Summary by Mark Baker with Andreas & Margaret Köstenberger


Study Questions
  • How important is your children’s education for you and what type of school do you prefer and why?
  • Do you believe educating your children is part of your role as a parent? Whose task is it to educate your children?
  • How can you inspire in your children a greater joy of learning and discovery? How can you be a family that enjoys learning together?

Spiritual Gifts, Mission, Marriage & Vocation

  • Chapter 9 InterviewRuntime: 15 min

Related Scripture

Romans 12:1–2; Ephesians 5:18, 21–33

Reading Assignment
Reading Assignment Summary

“Parenting takes place at the intersection of three missions that encompass the parent, the child, and ultimately God. The mission of parenting—bringing children into this world and raising them to love and serve God—involves equipping children for their particular mission in life and takes place within the larger scope of the mission of God” (229).

We must not separate our families from God’s call on our lives. As parents, our calling to make disciples begins with our own children. We should see our families as “Great Commission families.” Such a vision produces a full-orbed understanding of God’s call on our lives.

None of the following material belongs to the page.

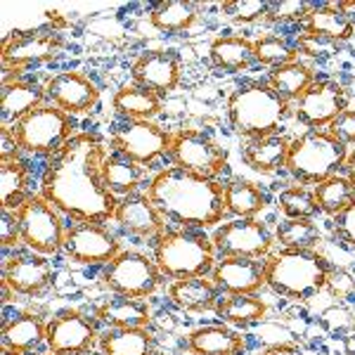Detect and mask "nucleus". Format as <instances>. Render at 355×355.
Returning a JSON list of instances; mask_svg holds the SVG:
<instances>
[{"instance_id": "1", "label": "nucleus", "mask_w": 355, "mask_h": 355, "mask_svg": "<svg viewBox=\"0 0 355 355\" xmlns=\"http://www.w3.org/2000/svg\"><path fill=\"white\" fill-rule=\"evenodd\" d=\"M107 147L93 133H78L55 152L41 180V194L60 214L81 223L110 220L119 199L105 182Z\"/></svg>"}, {"instance_id": "2", "label": "nucleus", "mask_w": 355, "mask_h": 355, "mask_svg": "<svg viewBox=\"0 0 355 355\" xmlns=\"http://www.w3.org/2000/svg\"><path fill=\"white\" fill-rule=\"evenodd\" d=\"M147 197L162 216L192 227H214L227 214L225 187L180 166L164 168L154 178Z\"/></svg>"}, {"instance_id": "3", "label": "nucleus", "mask_w": 355, "mask_h": 355, "mask_svg": "<svg viewBox=\"0 0 355 355\" xmlns=\"http://www.w3.org/2000/svg\"><path fill=\"white\" fill-rule=\"evenodd\" d=\"M329 270L327 256L318 251H282L268 259L266 287L277 296L308 301L324 289Z\"/></svg>"}, {"instance_id": "4", "label": "nucleus", "mask_w": 355, "mask_h": 355, "mask_svg": "<svg viewBox=\"0 0 355 355\" xmlns=\"http://www.w3.org/2000/svg\"><path fill=\"white\" fill-rule=\"evenodd\" d=\"M289 114V102L268 83H249L227 97V116L237 133L249 140L272 135Z\"/></svg>"}, {"instance_id": "5", "label": "nucleus", "mask_w": 355, "mask_h": 355, "mask_svg": "<svg viewBox=\"0 0 355 355\" xmlns=\"http://www.w3.org/2000/svg\"><path fill=\"white\" fill-rule=\"evenodd\" d=\"M346 159L348 145H343L327 130H311V133H303L291 140L284 168L296 180L320 185L322 180L336 175V171L346 164Z\"/></svg>"}, {"instance_id": "6", "label": "nucleus", "mask_w": 355, "mask_h": 355, "mask_svg": "<svg viewBox=\"0 0 355 355\" xmlns=\"http://www.w3.org/2000/svg\"><path fill=\"white\" fill-rule=\"evenodd\" d=\"M154 263L166 277H206L216 268V246L206 234L164 232L154 246Z\"/></svg>"}, {"instance_id": "7", "label": "nucleus", "mask_w": 355, "mask_h": 355, "mask_svg": "<svg viewBox=\"0 0 355 355\" xmlns=\"http://www.w3.org/2000/svg\"><path fill=\"white\" fill-rule=\"evenodd\" d=\"M10 128L19 142V150L28 154H50L53 157L73 137V125L69 114L55 105L36 107Z\"/></svg>"}, {"instance_id": "8", "label": "nucleus", "mask_w": 355, "mask_h": 355, "mask_svg": "<svg viewBox=\"0 0 355 355\" xmlns=\"http://www.w3.org/2000/svg\"><path fill=\"white\" fill-rule=\"evenodd\" d=\"M21 227V242L38 256H55L64 251L67 230L62 225L60 211L43 194H31L15 211Z\"/></svg>"}, {"instance_id": "9", "label": "nucleus", "mask_w": 355, "mask_h": 355, "mask_svg": "<svg viewBox=\"0 0 355 355\" xmlns=\"http://www.w3.org/2000/svg\"><path fill=\"white\" fill-rule=\"evenodd\" d=\"M162 270L150 256L140 251H121L105 268V287L119 296L147 299L162 284Z\"/></svg>"}, {"instance_id": "10", "label": "nucleus", "mask_w": 355, "mask_h": 355, "mask_svg": "<svg viewBox=\"0 0 355 355\" xmlns=\"http://www.w3.org/2000/svg\"><path fill=\"white\" fill-rule=\"evenodd\" d=\"M171 157L175 166L202 178H218L227 166V154L209 135L199 130H180L171 135Z\"/></svg>"}, {"instance_id": "11", "label": "nucleus", "mask_w": 355, "mask_h": 355, "mask_svg": "<svg viewBox=\"0 0 355 355\" xmlns=\"http://www.w3.org/2000/svg\"><path fill=\"white\" fill-rule=\"evenodd\" d=\"M211 242L216 246V254L223 259L242 256V259H263L272 249L275 234L268 230L266 223L256 218H237L223 223L214 232Z\"/></svg>"}, {"instance_id": "12", "label": "nucleus", "mask_w": 355, "mask_h": 355, "mask_svg": "<svg viewBox=\"0 0 355 355\" xmlns=\"http://www.w3.org/2000/svg\"><path fill=\"white\" fill-rule=\"evenodd\" d=\"M112 147L121 157L130 159L137 166L152 164L157 157L171 150V135L152 121H130L114 130Z\"/></svg>"}, {"instance_id": "13", "label": "nucleus", "mask_w": 355, "mask_h": 355, "mask_svg": "<svg viewBox=\"0 0 355 355\" xmlns=\"http://www.w3.org/2000/svg\"><path fill=\"white\" fill-rule=\"evenodd\" d=\"M121 251V242L97 223H78L71 230H67L64 254L73 263L102 266V263H112Z\"/></svg>"}, {"instance_id": "14", "label": "nucleus", "mask_w": 355, "mask_h": 355, "mask_svg": "<svg viewBox=\"0 0 355 355\" xmlns=\"http://www.w3.org/2000/svg\"><path fill=\"white\" fill-rule=\"evenodd\" d=\"M97 341L95 324L85 315L69 311L45 324V343L55 355H81L88 353Z\"/></svg>"}, {"instance_id": "15", "label": "nucleus", "mask_w": 355, "mask_h": 355, "mask_svg": "<svg viewBox=\"0 0 355 355\" xmlns=\"http://www.w3.org/2000/svg\"><path fill=\"white\" fill-rule=\"evenodd\" d=\"M348 110V95L334 81H315L311 88L296 100V119L306 125L320 128L329 125L341 112Z\"/></svg>"}, {"instance_id": "16", "label": "nucleus", "mask_w": 355, "mask_h": 355, "mask_svg": "<svg viewBox=\"0 0 355 355\" xmlns=\"http://www.w3.org/2000/svg\"><path fill=\"white\" fill-rule=\"evenodd\" d=\"M45 95H48L50 105L60 107L67 114H85L93 110L97 100H100L97 85L78 71L55 73L45 83Z\"/></svg>"}, {"instance_id": "17", "label": "nucleus", "mask_w": 355, "mask_h": 355, "mask_svg": "<svg viewBox=\"0 0 355 355\" xmlns=\"http://www.w3.org/2000/svg\"><path fill=\"white\" fill-rule=\"evenodd\" d=\"M62 41L53 31H33L19 33L3 41V67L5 69H21L28 64H41L60 53Z\"/></svg>"}, {"instance_id": "18", "label": "nucleus", "mask_w": 355, "mask_h": 355, "mask_svg": "<svg viewBox=\"0 0 355 355\" xmlns=\"http://www.w3.org/2000/svg\"><path fill=\"white\" fill-rule=\"evenodd\" d=\"M53 279V268L43 256L19 254L3 261V287L12 294L36 296L48 287Z\"/></svg>"}, {"instance_id": "19", "label": "nucleus", "mask_w": 355, "mask_h": 355, "mask_svg": "<svg viewBox=\"0 0 355 355\" xmlns=\"http://www.w3.org/2000/svg\"><path fill=\"white\" fill-rule=\"evenodd\" d=\"M130 78L135 85L147 88L152 93H171L180 83V62L175 55L164 53V50H152V53L140 55L130 67Z\"/></svg>"}, {"instance_id": "20", "label": "nucleus", "mask_w": 355, "mask_h": 355, "mask_svg": "<svg viewBox=\"0 0 355 355\" xmlns=\"http://www.w3.org/2000/svg\"><path fill=\"white\" fill-rule=\"evenodd\" d=\"M268 261L263 259H223L214 268V282L227 294H256L266 284Z\"/></svg>"}, {"instance_id": "21", "label": "nucleus", "mask_w": 355, "mask_h": 355, "mask_svg": "<svg viewBox=\"0 0 355 355\" xmlns=\"http://www.w3.org/2000/svg\"><path fill=\"white\" fill-rule=\"evenodd\" d=\"M114 220L137 237L159 239L164 234V216L159 214V209L150 202L147 194H128L119 199Z\"/></svg>"}, {"instance_id": "22", "label": "nucleus", "mask_w": 355, "mask_h": 355, "mask_svg": "<svg viewBox=\"0 0 355 355\" xmlns=\"http://www.w3.org/2000/svg\"><path fill=\"white\" fill-rule=\"evenodd\" d=\"M97 313L114 329H150V324L154 322L145 299H130V296L119 294L102 303Z\"/></svg>"}, {"instance_id": "23", "label": "nucleus", "mask_w": 355, "mask_h": 355, "mask_svg": "<svg viewBox=\"0 0 355 355\" xmlns=\"http://www.w3.org/2000/svg\"><path fill=\"white\" fill-rule=\"evenodd\" d=\"M48 95L45 88L24 83V81H10L0 85V114H3V125L17 123L21 116L33 112L36 107L45 105Z\"/></svg>"}, {"instance_id": "24", "label": "nucleus", "mask_w": 355, "mask_h": 355, "mask_svg": "<svg viewBox=\"0 0 355 355\" xmlns=\"http://www.w3.org/2000/svg\"><path fill=\"white\" fill-rule=\"evenodd\" d=\"M306 33L327 38L331 43H343L355 33V21L339 8V3L318 5L306 17Z\"/></svg>"}, {"instance_id": "25", "label": "nucleus", "mask_w": 355, "mask_h": 355, "mask_svg": "<svg viewBox=\"0 0 355 355\" xmlns=\"http://www.w3.org/2000/svg\"><path fill=\"white\" fill-rule=\"evenodd\" d=\"M291 140L284 135L272 133L259 140H249V145L244 147V162L249 168H254L256 173H275V171L284 168L287 164Z\"/></svg>"}, {"instance_id": "26", "label": "nucleus", "mask_w": 355, "mask_h": 355, "mask_svg": "<svg viewBox=\"0 0 355 355\" xmlns=\"http://www.w3.org/2000/svg\"><path fill=\"white\" fill-rule=\"evenodd\" d=\"M168 299L175 303L180 311L187 313H204L218 306V291L216 282L206 277H190V279H175L168 287Z\"/></svg>"}, {"instance_id": "27", "label": "nucleus", "mask_w": 355, "mask_h": 355, "mask_svg": "<svg viewBox=\"0 0 355 355\" xmlns=\"http://www.w3.org/2000/svg\"><path fill=\"white\" fill-rule=\"evenodd\" d=\"M187 348L194 355H242L246 341L237 331L211 324V327L194 329L187 339Z\"/></svg>"}, {"instance_id": "28", "label": "nucleus", "mask_w": 355, "mask_h": 355, "mask_svg": "<svg viewBox=\"0 0 355 355\" xmlns=\"http://www.w3.org/2000/svg\"><path fill=\"white\" fill-rule=\"evenodd\" d=\"M114 110L130 121H152L162 114V97L135 83H125L116 90L112 100Z\"/></svg>"}, {"instance_id": "29", "label": "nucleus", "mask_w": 355, "mask_h": 355, "mask_svg": "<svg viewBox=\"0 0 355 355\" xmlns=\"http://www.w3.org/2000/svg\"><path fill=\"white\" fill-rule=\"evenodd\" d=\"M216 313L223 322L232 324V327H251V324L263 322L268 306L254 294H227L225 299L218 301Z\"/></svg>"}, {"instance_id": "30", "label": "nucleus", "mask_w": 355, "mask_h": 355, "mask_svg": "<svg viewBox=\"0 0 355 355\" xmlns=\"http://www.w3.org/2000/svg\"><path fill=\"white\" fill-rule=\"evenodd\" d=\"M209 57L223 71H242L256 60L254 43L242 36H218L209 48Z\"/></svg>"}, {"instance_id": "31", "label": "nucleus", "mask_w": 355, "mask_h": 355, "mask_svg": "<svg viewBox=\"0 0 355 355\" xmlns=\"http://www.w3.org/2000/svg\"><path fill=\"white\" fill-rule=\"evenodd\" d=\"M313 83H315L313 69L299 60L289 62V64H284V67L272 69L270 78H268V85H270L279 97H284L287 102H296Z\"/></svg>"}, {"instance_id": "32", "label": "nucleus", "mask_w": 355, "mask_h": 355, "mask_svg": "<svg viewBox=\"0 0 355 355\" xmlns=\"http://www.w3.org/2000/svg\"><path fill=\"white\" fill-rule=\"evenodd\" d=\"M28 194V171L19 159L0 162V206L5 211H17Z\"/></svg>"}, {"instance_id": "33", "label": "nucleus", "mask_w": 355, "mask_h": 355, "mask_svg": "<svg viewBox=\"0 0 355 355\" xmlns=\"http://www.w3.org/2000/svg\"><path fill=\"white\" fill-rule=\"evenodd\" d=\"M268 204V197L249 180H232L225 185V209L237 218H256Z\"/></svg>"}, {"instance_id": "34", "label": "nucleus", "mask_w": 355, "mask_h": 355, "mask_svg": "<svg viewBox=\"0 0 355 355\" xmlns=\"http://www.w3.org/2000/svg\"><path fill=\"white\" fill-rule=\"evenodd\" d=\"M320 239V227L311 218H284L275 230V242L282 244L284 251H313Z\"/></svg>"}, {"instance_id": "35", "label": "nucleus", "mask_w": 355, "mask_h": 355, "mask_svg": "<svg viewBox=\"0 0 355 355\" xmlns=\"http://www.w3.org/2000/svg\"><path fill=\"white\" fill-rule=\"evenodd\" d=\"M45 339V324L41 318L33 313H21L17 315L12 322L3 324V343L15 351H31L33 346H38Z\"/></svg>"}, {"instance_id": "36", "label": "nucleus", "mask_w": 355, "mask_h": 355, "mask_svg": "<svg viewBox=\"0 0 355 355\" xmlns=\"http://www.w3.org/2000/svg\"><path fill=\"white\" fill-rule=\"evenodd\" d=\"M102 355H154V336L147 329H116L100 339Z\"/></svg>"}, {"instance_id": "37", "label": "nucleus", "mask_w": 355, "mask_h": 355, "mask_svg": "<svg viewBox=\"0 0 355 355\" xmlns=\"http://www.w3.org/2000/svg\"><path fill=\"white\" fill-rule=\"evenodd\" d=\"M320 211L329 216H339L343 209H348L355 202V185L343 175H331L315 187Z\"/></svg>"}, {"instance_id": "38", "label": "nucleus", "mask_w": 355, "mask_h": 355, "mask_svg": "<svg viewBox=\"0 0 355 355\" xmlns=\"http://www.w3.org/2000/svg\"><path fill=\"white\" fill-rule=\"evenodd\" d=\"M197 21V5L185 0H168L152 10L150 24L159 31H185Z\"/></svg>"}, {"instance_id": "39", "label": "nucleus", "mask_w": 355, "mask_h": 355, "mask_svg": "<svg viewBox=\"0 0 355 355\" xmlns=\"http://www.w3.org/2000/svg\"><path fill=\"white\" fill-rule=\"evenodd\" d=\"M142 180V171L135 162L125 157H107L105 164V182L116 197H128L137 190Z\"/></svg>"}, {"instance_id": "40", "label": "nucleus", "mask_w": 355, "mask_h": 355, "mask_svg": "<svg viewBox=\"0 0 355 355\" xmlns=\"http://www.w3.org/2000/svg\"><path fill=\"white\" fill-rule=\"evenodd\" d=\"M279 211L287 218H313L320 211L315 192H308L306 187L291 185L279 194Z\"/></svg>"}, {"instance_id": "41", "label": "nucleus", "mask_w": 355, "mask_h": 355, "mask_svg": "<svg viewBox=\"0 0 355 355\" xmlns=\"http://www.w3.org/2000/svg\"><path fill=\"white\" fill-rule=\"evenodd\" d=\"M254 53L261 64H268L275 69L289 64V62H296V50L277 36H266V38H261V41H256Z\"/></svg>"}, {"instance_id": "42", "label": "nucleus", "mask_w": 355, "mask_h": 355, "mask_svg": "<svg viewBox=\"0 0 355 355\" xmlns=\"http://www.w3.org/2000/svg\"><path fill=\"white\" fill-rule=\"evenodd\" d=\"M220 12L234 24H251L256 19H266L270 12V3L261 0H225L220 5Z\"/></svg>"}, {"instance_id": "43", "label": "nucleus", "mask_w": 355, "mask_h": 355, "mask_svg": "<svg viewBox=\"0 0 355 355\" xmlns=\"http://www.w3.org/2000/svg\"><path fill=\"white\" fill-rule=\"evenodd\" d=\"M320 322H322V327L331 331L334 336H343L355 329L353 313L343 306H329L324 313H320Z\"/></svg>"}, {"instance_id": "44", "label": "nucleus", "mask_w": 355, "mask_h": 355, "mask_svg": "<svg viewBox=\"0 0 355 355\" xmlns=\"http://www.w3.org/2000/svg\"><path fill=\"white\" fill-rule=\"evenodd\" d=\"M324 291L331 299H343L355 294V275L346 268H331L327 279H324Z\"/></svg>"}, {"instance_id": "45", "label": "nucleus", "mask_w": 355, "mask_h": 355, "mask_svg": "<svg viewBox=\"0 0 355 355\" xmlns=\"http://www.w3.org/2000/svg\"><path fill=\"white\" fill-rule=\"evenodd\" d=\"M311 5L308 3H296V0H282V3H270V12L266 19L270 21H291V19H301L308 17L311 12Z\"/></svg>"}, {"instance_id": "46", "label": "nucleus", "mask_w": 355, "mask_h": 355, "mask_svg": "<svg viewBox=\"0 0 355 355\" xmlns=\"http://www.w3.org/2000/svg\"><path fill=\"white\" fill-rule=\"evenodd\" d=\"M0 244H3L5 251L12 249L17 244H24L21 242V227L15 211L3 209V218H0Z\"/></svg>"}, {"instance_id": "47", "label": "nucleus", "mask_w": 355, "mask_h": 355, "mask_svg": "<svg viewBox=\"0 0 355 355\" xmlns=\"http://www.w3.org/2000/svg\"><path fill=\"white\" fill-rule=\"evenodd\" d=\"M327 133H331L336 140H341L343 145H353L355 142V110L341 112L334 121L329 123Z\"/></svg>"}, {"instance_id": "48", "label": "nucleus", "mask_w": 355, "mask_h": 355, "mask_svg": "<svg viewBox=\"0 0 355 355\" xmlns=\"http://www.w3.org/2000/svg\"><path fill=\"white\" fill-rule=\"evenodd\" d=\"M299 48H301L306 55H311V57H322V55L334 53L336 43L327 41V38L313 36V33H301V38H299Z\"/></svg>"}, {"instance_id": "49", "label": "nucleus", "mask_w": 355, "mask_h": 355, "mask_svg": "<svg viewBox=\"0 0 355 355\" xmlns=\"http://www.w3.org/2000/svg\"><path fill=\"white\" fill-rule=\"evenodd\" d=\"M334 218H336V232H339V237L355 249V202L348 209H343L339 216H334Z\"/></svg>"}, {"instance_id": "50", "label": "nucleus", "mask_w": 355, "mask_h": 355, "mask_svg": "<svg viewBox=\"0 0 355 355\" xmlns=\"http://www.w3.org/2000/svg\"><path fill=\"white\" fill-rule=\"evenodd\" d=\"M256 336H259V339L266 343L268 348L291 343V331L287 327H279V324H261L259 334H256Z\"/></svg>"}, {"instance_id": "51", "label": "nucleus", "mask_w": 355, "mask_h": 355, "mask_svg": "<svg viewBox=\"0 0 355 355\" xmlns=\"http://www.w3.org/2000/svg\"><path fill=\"white\" fill-rule=\"evenodd\" d=\"M17 154H19V142H17L12 128L3 125V130H0V162H12Z\"/></svg>"}, {"instance_id": "52", "label": "nucleus", "mask_w": 355, "mask_h": 355, "mask_svg": "<svg viewBox=\"0 0 355 355\" xmlns=\"http://www.w3.org/2000/svg\"><path fill=\"white\" fill-rule=\"evenodd\" d=\"M154 322H157L159 329H164V331H175V327H178L175 315L168 313V311H159L157 315H154Z\"/></svg>"}, {"instance_id": "53", "label": "nucleus", "mask_w": 355, "mask_h": 355, "mask_svg": "<svg viewBox=\"0 0 355 355\" xmlns=\"http://www.w3.org/2000/svg\"><path fill=\"white\" fill-rule=\"evenodd\" d=\"M261 355H306L301 348L291 346V343H284V346H272V348H266Z\"/></svg>"}, {"instance_id": "54", "label": "nucleus", "mask_w": 355, "mask_h": 355, "mask_svg": "<svg viewBox=\"0 0 355 355\" xmlns=\"http://www.w3.org/2000/svg\"><path fill=\"white\" fill-rule=\"evenodd\" d=\"M343 166L348 168V180L355 185V152L348 154V159H346V164H343Z\"/></svg>"}, {"instance_id": "55", "label": "nucleus", "mask_w": 355, "mask_h": 355, "mask_svg": "<svg viewBox=\"0 0 355 355\" xmlns=\"http://www.w3.org/2000/svg\"><path fill=\"white\" fill-rule=\"evenodd\" d=\"M0 355H24V353L15 351V348H10V346H5V343H3V348H0Z\"/></svg>"}, {"instance_id": "56", "label": "nucleus", "mask_w": 355, "mask_h": 355, "mask_svg": "<svg viewBox=\"0 0 355 355\" xmlns=\"http://www.w3.org/2000/svg\"><path fill=\"white\" fill-rule=\"evenodd\" d=\"M100 355H102V353H100Z\"/></svg>"}, {"instance_id": "57", "label": "nucleus", "mask_w": 355, "mask_h": 355, "mask_svg": "<svg viewBox=\"0 0 355 355\" xmlns=\"http://www.w3.org/2000/svg\"><path fill=\"white\" fill-rule=\"evenodd\" d=\"M53 355H55V353H53Z\"/></svg>"}]
</instances>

Similarly, we should strive to help our children discern God’s specific calling on their lives. This goal is often best achieved by allowing them to serve in different capacities according to their interest. Along with other trusted mentors, you can then begin to give your children counsel and direction based on their various experiences.

Another major milestone in your children’s lives is dating or courtship. Your child’s choice of spouse is one of the biggest decisions he or she will make, and it needs to be made with great care. Here is an outline of three different options as your children think about this step:

  • Dating: Spending time together exclusively for a certain amount of time to enjoy the opposite sex, not always with the purpose of finding a marriage partner. Serial dating may ensue with several or many people, with or without the purpose of finding a marriage partner.
  • Courtship: Commitment at the outset of spending time together (usually with parents’ permission) that the couple is pursuing marriage. Time together also involves accountability to an outside party.
  • Friendship: Young people get to know each other in larger and smaller group settings (or other informal ways) to form friendships before committing to a purposeful (likely to get married) but still exploratory relationship (253).

There are benefits to each model, but our conviction is that the “friendship” model provides the most helpful way forward.

We conclude with a reminder that the task of parenting is never done. Even when all your children graduate high school and college and get married, you are still their parent. As your children move out of the house and grow increasingly independent, you will often find that your communication with them increases—albeit in diverse ways.

There is still so much to learn, and it is a wonderful joy and privilege to spend the rest of your life investing in your children (in appropriate ways, of course!): “May we walk closely with Him and with each other throughout our parenting journey, and may we inspire our children to do the same” (260).

Summary by Mark Baker with Andreas & Margaret Köstenberger


Study Questions
  • What is God’s mission? Are you viewing your mission in life in light of God’s mission? How can you do a better job at that?
  • Have you identified your own mission in life? What is it?
  • What is each of your children’s mission in life as far as this is apparent thus far? How can you best help them identify their life mission?